Murder on the Orient Express at Hartford Stage

Julie Halston and Maboud Ebrahimzadeh in the McCarter Theatre production of Agatha Christie’s Murder on the Orient Express

Continuing on it’s journey from the McCarter Theatre production in 2017, Murder on the Orient Express comes to Hartford Stage. Tickets and details can be found at HartfordStage.org

A snippet from Connecticut Magazine:

Man of Mystery

You could say Ken Ludwig has a thing about mysteries. After all, last fall his play The Game’s Afoot — centering on a murder at the castle-like Connecticut home of Sherlock Holmes actor William Gillette — played the Ivoryton Playhouse. This spring he returns to Holmesian turf with Baskerville at New Haven’s Long Wharf Theatre. But next up is his stage adaptation of Murder on the Orient Express, which runs Feb. 15-March 18 at Hartford Stage. It’s the McCarter Theatre production from Princeton, New Jersey.

I asked the prolific Ludwig what drew him to the genre, especially after his string of popular comedies including Lend Me a Tenor.

“People love mysteries and they never go out of style,” he says, adding that Holmes and Watson are among literature’s most famous characters. “But they’re really, really hard to write and they need to be devilishly clever.”
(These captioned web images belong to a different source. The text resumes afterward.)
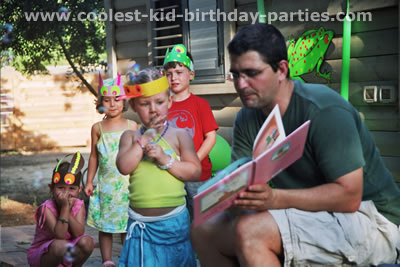 Elad's Frog Party Tale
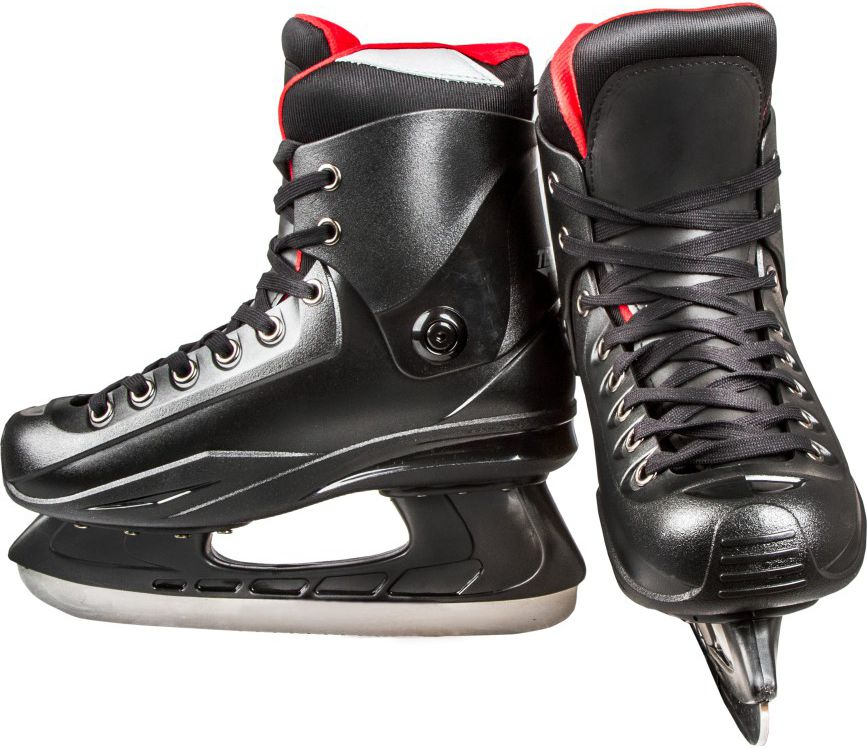 Tempish Pro Lite '15 Black Ice Hockey Skates s. 37 (130000100237) Slidošanas un hokeja piederumi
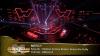 Mercy - Đinh Huy (Tôi Là Người Chiến Thắng - The Winner Is 3 - Live 01) - Nhiều Ca Sĩ, Various Artists 1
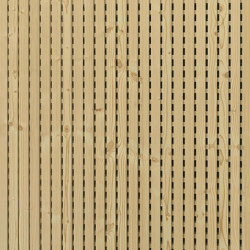 ACOUSTIC Linear Spruce | Wood panels | Admonter Holzindustrie AG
Ludwig says the Agatha Christie estate, looking to bring more of the author’s literary work to stage, film and television, approached him for a theater adaptation of one of her mysteries. Ludwig was eager to do Murder on the Orient Express — even if there was a major motion picture remake of that title that came out last year.

“It’s glamorous, it’s romantic and just the title itself is magic,” he says. “It is a bigger play than I usually write for the stage, but I’ve been able to cut the number of suspects down.”

He says, in a contemporary world seemingly out of control, the solving of mysteries is a kind of safe escape for audiences. “It may be a nice outlet for us now, as many of us are upset about the world, to escape out of our real-world problems for a couple of hours and then see justice done. And it’s the sense of justice — versus the rule of law — that is at the heart of Murder on the Orient Express.”